The Church of Jesus Christ of Latter-day Saints recently published on its website a scholarly essay on Smith's various versions of his first vision.
The Book of Mormon • This section describes Smith's purported translation of the Book of Mormon and will include the original press that printed the faith's signature scripture. It also will boast a table, where scribes would have transcribed Smith's words. "You can sit, you can hear their words, you can try writing at the pace that [Smith] was dictating. We wanted again for people to get as close to the experience as possible."
The Restoration • This will be a re-creation of the Whitmer cabin in Fayette, N.Y., where the church was officially established in 1830.
Ohio and Missouri • This section about the Mormons' trials and triumphs in Ohio and Missouri will include a model of the Kirtland Temple. The re-creationof the sacred Ohio edifice will have an art gallery and play early LDS hymns.
"A wonderful artifact there," Andrus said, "is Sally Phelps' hymnal that she actually held at dedication [of the temple] as her husband's song 'The Spirit of God' was sung for the first time."
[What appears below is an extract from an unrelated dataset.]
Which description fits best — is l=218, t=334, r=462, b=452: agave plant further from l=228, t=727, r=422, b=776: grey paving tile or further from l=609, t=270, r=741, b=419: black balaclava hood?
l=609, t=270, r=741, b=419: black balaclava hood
Liberty Jail • This re-creation of the Missouri jail where Smith was incarcerated for several months will depict "a very low period for the saints and for the prophet," Andrus said. "And yet, out of it has come one of our greatest revelations. So again, as we planned the format of the exhibit, we went back continually to this idea of what revelations governed this part of our history, what guided us here, what guided us there. So Liberty Jail will feature those revelations." Nauvoo • The jail will lead into a hallway and final stretch of the exhibit. A depiction of the Nauvoo Temple in Illinois will adorn the opposite end of the hall, which visitors will have a clear view of as they leave the jail. The hallway will discuss Smith's murder in 1844. "But the saints persevere, and they come to the [Nauvoo Temple] and they complete the temple," Andrus said. "… We wanted this hallway to keep always focused on the completion of the temple, not to focus on the sadder events of the martyrdom as the sole thing to think about."
The hallway will bend back toward the lobby, concluding with a wall about the Mormon pioneers as they leave on their trip West.